Bombay High Court seeks Centre's reply on pleas of Shakti Mills rape convicts

Updated on: 03 April,2018 07:22 PM IST  |  MUMBAI
PTI |

A bench of Justices R M Savant and Sarang Kotwal directed the Centre to file affidavits, explaining the amended provision of the Indian Penal Code which prescribes life sentence or the capital punishment for repeat offenders in rape cases.

Bombay High Court seeks Centre's reply on pleas of Shakti Mills rape convicts

bombay high courtBombay High Court


The Bombay High Court today gave the Union government time till April 24 to file a reply on petitions filed by three convicts in the Shakti Mills gang-rape case challenging the constitutional validity of the law under which they were sentenced to death for a repeat offense.

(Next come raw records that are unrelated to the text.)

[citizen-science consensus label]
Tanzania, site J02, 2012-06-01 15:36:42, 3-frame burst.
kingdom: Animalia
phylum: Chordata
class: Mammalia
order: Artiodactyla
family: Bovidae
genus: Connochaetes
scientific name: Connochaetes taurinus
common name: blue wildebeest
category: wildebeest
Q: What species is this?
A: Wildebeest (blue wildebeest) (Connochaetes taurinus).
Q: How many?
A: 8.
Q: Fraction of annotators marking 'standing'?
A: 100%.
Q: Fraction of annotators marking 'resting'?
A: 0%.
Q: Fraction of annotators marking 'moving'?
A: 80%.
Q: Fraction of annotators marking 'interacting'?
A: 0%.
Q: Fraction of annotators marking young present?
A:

A bench of Justices R M Savant and Sarang Kotwal directed the Centre to file affidavits, explaining the amended provision of the Indian Penal Code which prescribes life sentence or the capital punishment for repeat offenders in rape cases. Three of the five persons who were convicted by the sessions court here in 2014 -- Vijay Jadhav, Kasim Bengali, and Salim Ansari -- have moved the high court.


Bengali and Ansari challenged the sessions court order allowing the prosecution to invoke Section 376 (E) of the IPC when the trial was underway. They also challenged the constitutional validity of this section, brought in by the Union government after the infamous 2012 Delhi gang-rape case.

Jadhav filed a petition this year through senior advocate Yug Chowdhary on similar grounds. The Union government's lawyer, advocate Sandesh Patil, told the court today that draft affidavits-in-reply on petitions of Bengali and Ansari were ready but awaiting a nod from the law ministry.

As to Jadhav, advocate Patil sought more time, saying the convict had not served him a copy of the petition. The court then gave the government time till April 24.

On April 5, 2014, the three petitioners were convicted under the Section 376 (E) and sentenced to death for raping a city-based photo-journalist, as they were found to have raped another woman earlier. Siraj Khan, another convict, was sentenced to life imprisonment as he wasn't involved in the earlier rape, while a fifth accused, a minor, was sent to a correctional facility.

The petitioners contended that the sessions court acted beyond its power in awarding them the death sentence.
They also challenged IPC Section 376 (E). While death punishment is given only in "rarest of rare" cases, the constitutional validity of the criminal law amendment which effectively treats more than one offense of rape as "rarest of rare" should be examined, they said.

The photo-journalist, who had gone to the defunct Shakti Mills on an assignment with a male colleague, was gang-raped by the accused on August 22, 2013, sending shock waves through the city. The prosecution invoked Section 376 (E) when it was found that four of them had raped an 18-year-old telephone operator in the same place some months earlier.